- _TEKS YANG DIBERIKAN_
::::::::

Thursday, October 15, 2009

Indonesia: negara kepulauan berwatak agraris

Jika dilihat dari fakta geografisnya, mayoritas wilayah negara kita adalah wilayah laut. Hanya sepertiga saja dari wilayah negara kita yang merupakan wilayah daratan. Dari segi historisnya, pada jaman dahulu, wilayah nusantara ini menjadi ajang perebutan pengaruh antara berbagai macam kerajaan maritim. Pada jaman dahulu, kerajaan-kerajaan nusantara yang berhasil menguasai wilayah cukup besar adalah kerajaan-kerajaan maritim.

Semua fakta ini seharusnya membangun watak bangsa kita menjadi suatu bangsa maritim. Akan tetapi, kenyataannya, bangsa kita justru dengan bangga memperkenalkan diri sebagai bangsa agraris. Mengapa? Pengamatan sekilas terhadap sisi sejarah bangsa ini mungkin akan bisa memberi sedikit petunjuk mengenai keanehan yang terjadi dengan bangsa kita ini.

::::::::

- _DATA YANG DIBERIKAN_
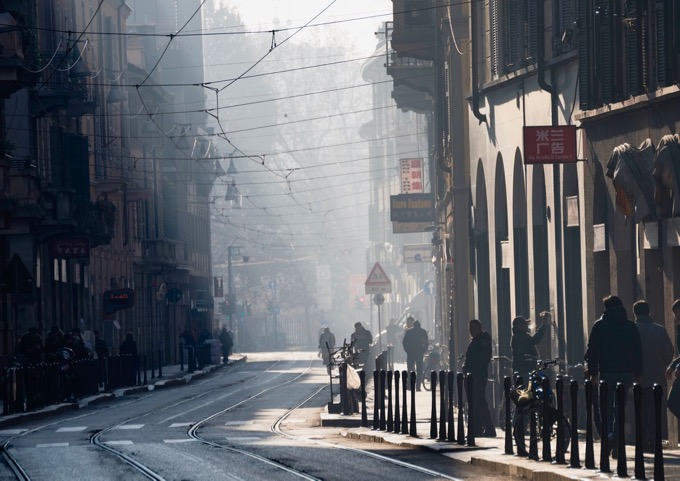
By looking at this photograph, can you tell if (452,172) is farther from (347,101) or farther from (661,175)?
(347,101)

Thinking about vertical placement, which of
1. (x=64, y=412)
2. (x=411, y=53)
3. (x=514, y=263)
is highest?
(x=411, y=53)

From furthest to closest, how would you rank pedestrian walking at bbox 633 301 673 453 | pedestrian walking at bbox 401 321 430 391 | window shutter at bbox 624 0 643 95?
pedestrian walking at bbox 401 321 430 391
window shutter at bbox 624 0 643 95
pedestrian walking at bbox 633 301 673 453

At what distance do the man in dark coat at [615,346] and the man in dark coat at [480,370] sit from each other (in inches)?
182

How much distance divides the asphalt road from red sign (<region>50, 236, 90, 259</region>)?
703 cm

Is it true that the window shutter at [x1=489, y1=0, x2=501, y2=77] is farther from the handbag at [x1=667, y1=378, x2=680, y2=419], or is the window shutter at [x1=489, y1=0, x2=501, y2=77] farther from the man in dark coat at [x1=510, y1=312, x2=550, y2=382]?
the handbag at [x1=667, y1=378, x2=680, y2=419]

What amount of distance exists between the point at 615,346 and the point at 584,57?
22.6 ft

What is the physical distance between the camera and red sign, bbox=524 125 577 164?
82.0 ft

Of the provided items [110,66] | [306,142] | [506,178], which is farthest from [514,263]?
[306,142]

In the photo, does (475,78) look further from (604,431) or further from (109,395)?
(604,431)

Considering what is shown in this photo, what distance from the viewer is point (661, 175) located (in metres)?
21.6

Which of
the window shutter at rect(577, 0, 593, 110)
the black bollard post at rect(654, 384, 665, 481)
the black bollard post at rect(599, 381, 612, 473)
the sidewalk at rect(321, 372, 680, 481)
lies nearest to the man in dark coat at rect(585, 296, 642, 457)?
the sidewalk at rect(321, 372, 680, 481)

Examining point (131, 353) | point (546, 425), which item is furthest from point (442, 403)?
point (131, 353)

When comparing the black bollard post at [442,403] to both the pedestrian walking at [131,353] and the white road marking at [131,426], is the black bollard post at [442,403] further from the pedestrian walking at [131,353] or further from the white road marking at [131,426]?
the pedestrian walking at [131,353]

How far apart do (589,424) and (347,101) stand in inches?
4350
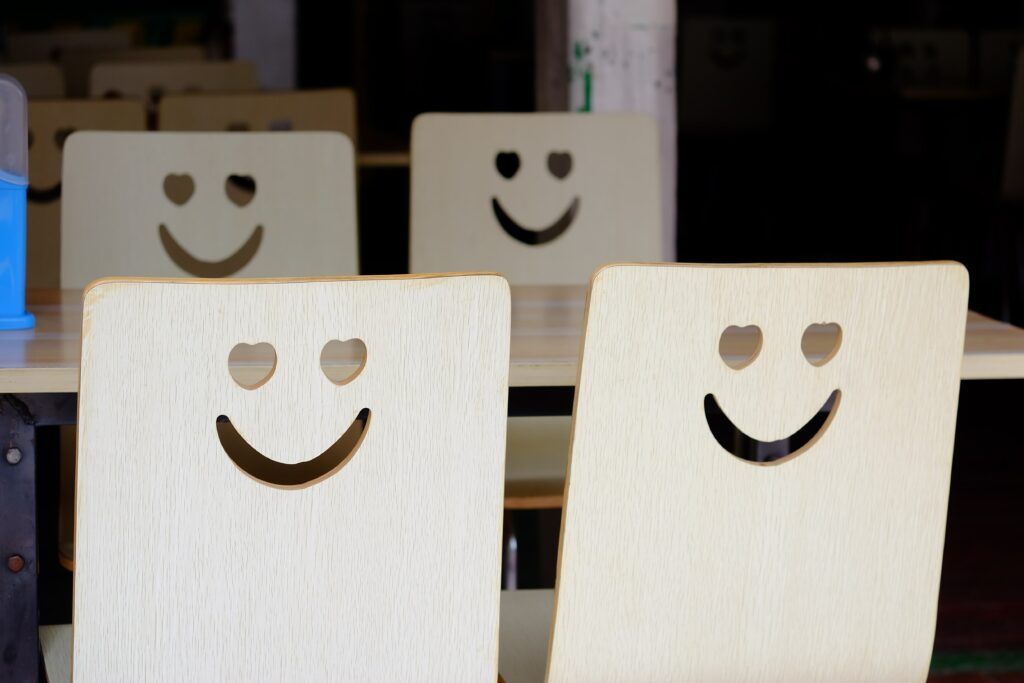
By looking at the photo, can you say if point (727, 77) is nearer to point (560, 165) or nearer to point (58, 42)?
point (58, 42)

::::::::

- _KETENTUAN TUGAS_
Tuliskan kembali tanpa perubahan bagian teks tentang Indonesia sebagai negara kepulauan yang dimulai dari "Semua fakta ini" dan berakhir pada "bangsa kita ini.". Data di atas tidak berhubungan dengan teks.

- _JAWABAN_
Semua fakta ini seharusnya membangun watak bangsa kita menjadi suatu bangsa maritim. Akan tetapi, kenyataannya, bangsa kita justru dengan bangga memperkenalkan diri sebagai bangsa agraris. Mengapa? Pengamatan sekilas terhadap sisi sejarah bangsa ini mungkin akan bisa memberi sedikit petunjuk mengenai keanehan yang terjadi dengan bangsa kita ini.